Singapore’s PSA is being linked with a potential takeover of Poland’s largest port-container terminal for more than EUR 1bn ($1.1bn).
It is acting as part of consortium of investors, which also comprised IFM Investors and the Polish Development Fund, is looking to buy DCT Gdansk, reports The Wall Street Journal.
The terminal is currently owned by the infrastructure investment arm of Australian finance giant Macquarie. A deal could be announced as early as this week.
DCT Gdansk, which began operations in 2007, has the capacity to handle 3m-teu per annum.
For PSA and investment in DCT Gdansk would expands its footprint in Europe where it already has operations in Belgium, Italy, Portugal and Turkey.
Last week Macquarie reached a deal to sell its 36% interest in Brussels Airport to a group of investors including Swiss Life, Queensland Investment Corp and APG, a pension fund asset manager.
Ports, toll-roads, airports and other infrastructure assets don’t typically generate the outsize returns that are expected from more traditional private-equity investments, the Wall Street Journal said.

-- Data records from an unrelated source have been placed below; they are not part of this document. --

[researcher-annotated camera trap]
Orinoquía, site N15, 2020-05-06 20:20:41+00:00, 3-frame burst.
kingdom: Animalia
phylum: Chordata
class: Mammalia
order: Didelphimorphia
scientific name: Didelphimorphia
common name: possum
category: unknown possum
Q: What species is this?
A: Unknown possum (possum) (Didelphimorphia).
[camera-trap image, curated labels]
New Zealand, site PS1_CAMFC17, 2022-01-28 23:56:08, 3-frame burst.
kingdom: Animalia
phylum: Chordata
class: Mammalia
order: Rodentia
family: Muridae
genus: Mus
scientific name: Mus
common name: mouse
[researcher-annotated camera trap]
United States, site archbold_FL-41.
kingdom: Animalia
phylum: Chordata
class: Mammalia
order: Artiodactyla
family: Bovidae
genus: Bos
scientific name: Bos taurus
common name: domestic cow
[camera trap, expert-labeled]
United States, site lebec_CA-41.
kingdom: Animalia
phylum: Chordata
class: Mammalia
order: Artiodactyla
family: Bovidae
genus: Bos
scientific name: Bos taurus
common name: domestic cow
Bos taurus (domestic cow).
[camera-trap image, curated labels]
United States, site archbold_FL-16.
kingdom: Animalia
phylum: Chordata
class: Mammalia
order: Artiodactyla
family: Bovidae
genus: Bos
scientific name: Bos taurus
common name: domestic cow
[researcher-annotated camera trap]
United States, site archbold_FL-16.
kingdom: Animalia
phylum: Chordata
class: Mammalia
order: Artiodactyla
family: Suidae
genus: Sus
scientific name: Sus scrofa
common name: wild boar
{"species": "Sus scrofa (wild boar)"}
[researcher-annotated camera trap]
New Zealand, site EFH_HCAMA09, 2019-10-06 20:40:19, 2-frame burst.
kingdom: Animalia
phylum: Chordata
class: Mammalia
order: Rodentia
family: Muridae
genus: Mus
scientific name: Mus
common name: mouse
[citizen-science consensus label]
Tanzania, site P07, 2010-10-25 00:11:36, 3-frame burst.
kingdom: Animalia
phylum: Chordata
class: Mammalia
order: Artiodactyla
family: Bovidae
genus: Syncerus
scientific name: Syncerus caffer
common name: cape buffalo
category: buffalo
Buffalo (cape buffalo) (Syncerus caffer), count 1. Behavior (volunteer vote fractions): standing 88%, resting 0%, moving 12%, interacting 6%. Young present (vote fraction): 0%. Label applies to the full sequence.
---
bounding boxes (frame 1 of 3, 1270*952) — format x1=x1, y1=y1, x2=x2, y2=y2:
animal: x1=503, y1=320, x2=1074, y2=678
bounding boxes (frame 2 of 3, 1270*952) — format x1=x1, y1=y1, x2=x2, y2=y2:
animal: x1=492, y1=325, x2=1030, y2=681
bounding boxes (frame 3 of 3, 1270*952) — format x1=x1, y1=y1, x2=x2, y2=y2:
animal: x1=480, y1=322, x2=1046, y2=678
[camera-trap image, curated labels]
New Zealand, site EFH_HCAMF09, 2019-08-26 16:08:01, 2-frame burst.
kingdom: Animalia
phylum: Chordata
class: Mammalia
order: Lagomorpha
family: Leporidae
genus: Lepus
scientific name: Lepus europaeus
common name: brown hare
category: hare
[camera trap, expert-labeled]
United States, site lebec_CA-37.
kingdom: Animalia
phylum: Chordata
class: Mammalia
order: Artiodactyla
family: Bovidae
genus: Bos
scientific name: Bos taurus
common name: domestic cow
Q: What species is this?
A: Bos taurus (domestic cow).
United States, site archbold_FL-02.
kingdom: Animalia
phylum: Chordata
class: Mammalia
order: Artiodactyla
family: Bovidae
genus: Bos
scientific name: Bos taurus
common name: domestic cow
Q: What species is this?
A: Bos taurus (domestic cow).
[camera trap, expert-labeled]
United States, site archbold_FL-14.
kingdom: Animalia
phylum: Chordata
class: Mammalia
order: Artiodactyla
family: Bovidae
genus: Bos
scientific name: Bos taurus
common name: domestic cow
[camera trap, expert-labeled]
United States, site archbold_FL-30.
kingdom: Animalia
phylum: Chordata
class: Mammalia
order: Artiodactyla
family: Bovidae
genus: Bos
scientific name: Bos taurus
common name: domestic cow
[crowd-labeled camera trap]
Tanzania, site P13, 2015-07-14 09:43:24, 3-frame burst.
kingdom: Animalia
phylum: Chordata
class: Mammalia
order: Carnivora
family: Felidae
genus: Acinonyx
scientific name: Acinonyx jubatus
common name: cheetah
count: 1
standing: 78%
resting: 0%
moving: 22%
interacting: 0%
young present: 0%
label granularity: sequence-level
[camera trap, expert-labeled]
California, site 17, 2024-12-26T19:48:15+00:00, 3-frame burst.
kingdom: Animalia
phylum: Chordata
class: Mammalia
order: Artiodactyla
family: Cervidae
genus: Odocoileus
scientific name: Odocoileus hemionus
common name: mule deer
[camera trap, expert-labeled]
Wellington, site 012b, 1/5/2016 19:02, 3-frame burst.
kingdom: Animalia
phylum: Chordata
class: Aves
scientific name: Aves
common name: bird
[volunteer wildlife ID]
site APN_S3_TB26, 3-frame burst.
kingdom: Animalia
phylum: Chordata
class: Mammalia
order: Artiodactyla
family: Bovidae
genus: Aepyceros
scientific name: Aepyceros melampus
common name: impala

But they are attractive to pension funds, sovereign wealth and other institutional investors because of the recurring revenue they generate that moves higher with inflation.
Macquarie was reported to have put the terminal up for sale back in December 2018, with the help of Goldman Sachs, Reuters reported at the time.
TradeWinds has contacted the PSA for comment, but had yet to hear back from them at the time of publication.